Everyone knows about the classic 5 W’s of journalism — who, what, when, where and why — and that it’s the last one that’s so crucial to a good story. I’d add another helpful, if not nearly as alliterative, mnemonic device that helps drive a good journalist: WHOGAS, an acronym that stands for “Who gives a ----?” (I’ll spare everyone the obvious expletive.)
WHOGAS, however, leads us to an important part of storytelling — context and meaning. If someone is writing a school board recap, what makes it more important than any others? Journalists must find context that draws in the reader, so even if it’s not their community’s school board, they’re still intrigued to click the link and devote a few minutes to reading the story.
In the marketing world, we have the WIIFM test, or “What’s in it for me?” This is another decent test for meaning. When we ask it of ourselves or answer it on behalf of audiences, we’re trying to ensure the stories we share are matching their own nuanced perspectives. When we fail to do that, we’re not connecting with audiences on a truly elemental, personal level.
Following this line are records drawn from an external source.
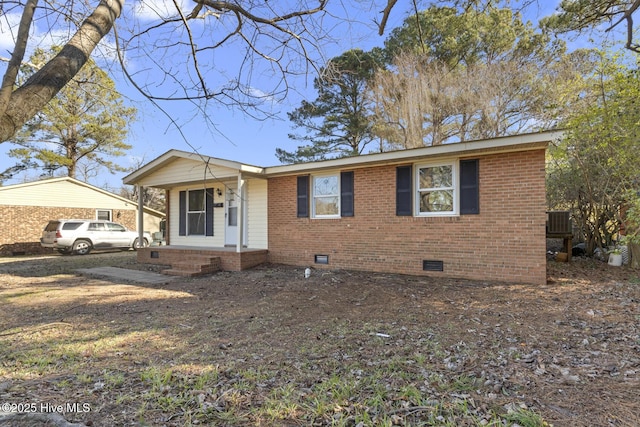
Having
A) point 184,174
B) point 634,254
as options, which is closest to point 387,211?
point 634,254

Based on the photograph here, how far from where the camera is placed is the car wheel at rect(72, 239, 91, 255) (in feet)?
49.0

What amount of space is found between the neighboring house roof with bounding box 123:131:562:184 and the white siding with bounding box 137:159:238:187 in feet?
0.33

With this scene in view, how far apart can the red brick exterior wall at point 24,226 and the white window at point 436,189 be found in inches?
728

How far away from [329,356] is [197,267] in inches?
256

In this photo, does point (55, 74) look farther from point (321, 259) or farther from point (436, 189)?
point (321, 259)

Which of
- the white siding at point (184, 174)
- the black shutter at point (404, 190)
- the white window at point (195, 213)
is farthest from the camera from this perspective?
the white window at point (195, 213)

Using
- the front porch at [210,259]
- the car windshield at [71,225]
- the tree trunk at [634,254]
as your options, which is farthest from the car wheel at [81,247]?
the tree trunk at [634,254]

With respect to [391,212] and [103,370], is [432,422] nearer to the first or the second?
[103,370]

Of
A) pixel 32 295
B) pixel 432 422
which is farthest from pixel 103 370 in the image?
pixel 32 295

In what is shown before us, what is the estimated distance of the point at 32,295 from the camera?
6461mm

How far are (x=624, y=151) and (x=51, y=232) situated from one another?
19677 millimetres

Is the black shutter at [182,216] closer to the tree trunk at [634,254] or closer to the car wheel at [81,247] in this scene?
the car wheel at [81,247]

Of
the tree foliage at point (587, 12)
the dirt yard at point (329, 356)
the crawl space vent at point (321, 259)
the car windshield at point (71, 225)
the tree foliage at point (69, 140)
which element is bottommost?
the dirt yard at point (329, 356)

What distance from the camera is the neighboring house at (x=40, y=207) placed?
1568 centimetres
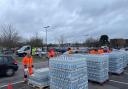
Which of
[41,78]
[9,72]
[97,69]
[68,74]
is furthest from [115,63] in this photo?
[9,72]

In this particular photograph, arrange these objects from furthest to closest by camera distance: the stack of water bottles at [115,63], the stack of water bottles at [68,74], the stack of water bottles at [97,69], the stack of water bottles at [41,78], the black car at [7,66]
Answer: the stack of water bottles at [115,63] < the black car at [7,66] < the stack of water bottles at [97,69] < the stack of water bottles at [41,78] < the stack of water bottles at [68,74]

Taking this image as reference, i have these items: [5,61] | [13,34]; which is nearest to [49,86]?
[5,61]

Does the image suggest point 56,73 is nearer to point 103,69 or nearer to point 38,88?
point 38,88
For example, a beer commercial featuring a trio of unshaven 30-somethings acting like 12-year-olds can be funny or even award-winning, but it is unlikely to be representative or provide the full context of a brewer’s authentic story. Such an ad does not distinguish the beer from any other on the market or answer WIIFM.
On the other hand, think back to Budweiser’s 2017 Super Bowl ad. The highly produced commercial reenacted founder Adolphus Busch’s immigrant journey to the U.S. Millions of Americans have similar stories of grandparents or great-grandparents coming from “the old country,” and thousands of immigrants become new citizens each year. We’re a country of immigrants who added something special to the fabric of the nation, and enjoying a Budweiser is a part of that story and connects us with a piece of our past — at least, that’s the goal of the ad.